Even for seasoned site designers, this is a major obstacle. As the complexity of the project increases, difficulties may arise, or that one or more essential details will be overlooked.
This brings us to the website WordPress. Even relatively straightforward websites designed with a content management system include several moving pieces despite their apparent simplicity. In addition to the almost limitless number of possible customizations, a database, a theme, and several plugins need to be managed. Because of this, a redesign will involve more work than simply turning on a new theme.
When rebuilding a WordPress website, there are a few basic problems. To make the transition go more smoothly, we’ll go through some of the most challenging aspects and how to overcome them.
1. Examine Your Requirements for Plugins.
Alterations to the plugins you already use can be necessary if you decide to revamp your website and give it a new look.
You may no longer require a particular plugin in some circumstances. Think about a legacy product that isn’t being supported anymore or a plugin whose functionality won’t be a part of your website going ahead. Both of these options are worth considering.
Websites built with WordPress can grow alongside your business. As a result, it is important to look at the plugins you have already installed.
Conduct a thorough investigation and decide which plugins should be kept and which can be safely uninstalled. At the same time, jot down any new plugins that you intend to incorporate into the mix and make a note of them.
2. Layouts and Custom Templating
WordPress provides users with several different options for constructing unique page layouts. It can call for certain modifications, depending on your aims for the redesign.
If your website was originally developed with the Classic Editor in mind, a redesign is ideal to consider switching to the Classic Editor. In most cases, the transition from the previous editor to the new Gutenberg block editor is smooth.

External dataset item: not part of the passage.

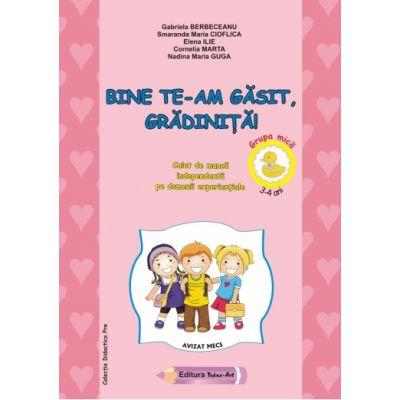 BINE TE-AM GASIT GRADINITA! - 3-4 ani - Gabriela Berbeceanu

Things need to continue functioning in the same manner for layouts that had previously been constructed in the block editor. One potential catch you should be aware of concerns any custom blocks integrated into your previous theme. The same is true for any block plugins you consider deleting from your current install. Alterations made there could have results that were not intended.
Layouts constructed using Elementor or other page builder plugins would also continue to function, providing that you do not remove the plugin. If you are interested in making the switch to the block editor, some additional effort will be required on your part.
Last but not least, the layouts that rely on custom templates will also need to be considered. Data from custom fields must be included in a theme’s template. In such a situation, you will need to either transfer the necessary code over to the new theme or use the fields within a custom block to use the new theme.
3. Keeping Tabs on the Changes and Additions Made to the Content
Maintaining websites that are regularly updated takes time and effort. There may be inconsistencies between the material on the production site and the installation of WordPress that you are using for your redesign if it is done on a separate server.
On the revamped website, new content or content that has been recently changed will likely be lost. This may result in significant additional work after the website is live and you realize what’s been left out.
When working on a website with a lot of material, it is important to keep this in mind. The synchronization of content across contexts can be managed in different ways. In this context, one might think of database exports, plugins, and version control systems like Git.
A WordPress website comprises many different parts, not all of which are immediately obvious to site visitors. Because of this, it is very easy to forget one or two things while redesigning something. However, it is possible to avoid virtually all of these potential problems.
An in-depth analysis of the pre-existing website is the first step on the road to a redesign that is problem-free. Explore the plugins, templates, and settings available for this website. Look for data and code snippets unique to the theme you’re using that you’ll need to maintain.
Learn as much as possible about the current content structure, and consider how it can evolve. Lastly, place a strategy to safeguard against losing any newly added or previously changed material during the transition process.